Результатом массового хронического недоедания была лёгкая уязвимость перед инфекциями и, как следствие, - исключительно высокая смертность, прежде всего детская. Внимательно изучавший русскую деревню аристократ Энгельгардт с ужасом признавал, что в деревнях «смертность детей куда больше, чем смертность телят», и если бы такая же смертность молодняка обнаружилась на животноводческих помещичьих фермах, то вести хозяйство стало бы нерентабельно (15).
Огромная смертность на фоне хронического недоедания радикально снижала шансы наших предков на долгую жизнь. Если в Европе и Америке период окончания девятнадцатого – начала двадцатого века стал временем быстрого увеличения продолжительности жизни (с тридцати пяти-сорока до пятидесяти и более лет), то Россия в этой сфере откровенно пробуксовывала. По расчётам многих дореволюционных (Новосельский, Куракин) и современных (Мельянцев, 16) исследователей, Россия после переписи 1897 года нисколько не навёрстывала отставание от передовых западных держав по продолжительности жизни. Напротив, разрыв в эти годы продолжал увеличиваться и к началу Первой мировой войны достиг исторического максимума в 15-19 лет.
ДОГНАТЬ ЗАПАД: ПРИЕМЛЕМА ЛИ ЦЕНА?
После ознакомления с этими и многими другими сравнительными данными возникает соблазн объявить царскую власть – бездарной властью, а дореволюционную Россию – неэффективным обществом. Однако такие выводы будут слишком поспешными и поверхностными. Сравнивая Россию с Западной Европой, мы обыкновенно упускаем из виду, что это две разные цивилизации, развивавшиеся по несхожим законам. И когда, например, либеральные критики упрекают дореволюционную власть в том, что она не сумела вовремя модернизировать страну, подражая лучшим западным образцам, то предлагают взамен совершенно фантастическую альтернативу, противоречащую не только историческим законам российского социума, но фундаментальным ценностям нашего общества. Я убеждён, что если бы отечественные поклонники западной цивилизации адекватно представляли условия, в которых происходило соревнование двух миров, они сами отвергли бы европейский путь как абсолютно неприемлемый для типичного русского интеллигента с нравственной точки зрения.

• ИСХОДНЫЕ ДАННЫЕ
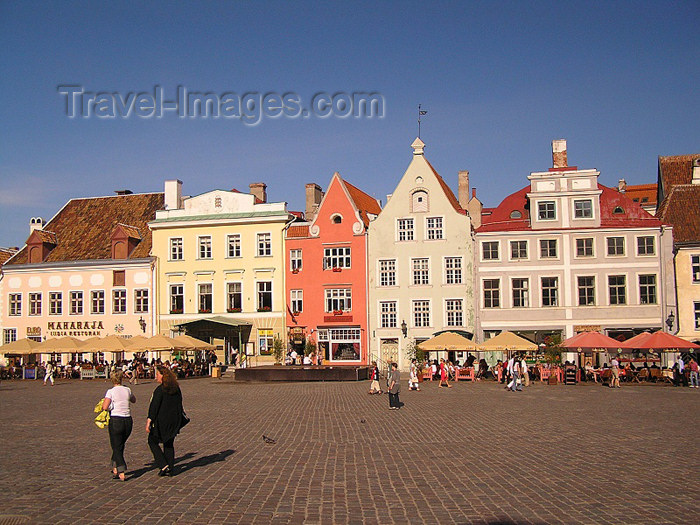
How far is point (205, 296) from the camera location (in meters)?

• ЗАДАНИЯ
• 1. Переведите на английский язык предложение из текста о дореволюционной России: «Однако такие выводы будут слишком поспешными и поверхностными».
• 2. Какой величины, согласно тексту о дореволюционной России, достиг разрыв в продолжительности жизни между Россией и передовыми западными державами к началу Первой мировой войны?
• 3. Пожалуйста, продолжите текст о дореволюционной России после его последнего предложения.
Строки никак не связаны с текстом.

• ОТВЕТЫ ПО ПОРЯДКУ
• 1. However, such conclusions would be too hasty and superficial.

• 2. Исторического максимума в 15–19 лет.

• 3.
Так, мы привыкли сравнивать уровень жизни в Российской империи с передовыми западными странами типа Франции, Нидерландов, Великобритании. При этом мы удивительным образом забываем, что Франция, Нидерланды или Великобритания – всего лишь небольшие привилегированные части соответствующих колониальных империй. Гораздо адекватнее было бы сравнивать эти многонациональные социально-политические системы целиком. И тогда обнаружится, что и суммарный ВВП, и душевые доходы жителей, например, Британской империи, росли в девятнадцатом веке медленнее, чем в империи Российской (17). Опережающий рост уровня и продолжительности жизни на туманном Альбионе был достигнут за счёт ограбления огромных колониальных окраин, которые и бедствовали гораздо сильнее, чем русские провинции, и развивались гораздо медленнее их. Россия же развивалась целиком, относительно равномерно, не обеспечивая высокий уровень одного, «избранного» народа путём унижения народов «отверженных».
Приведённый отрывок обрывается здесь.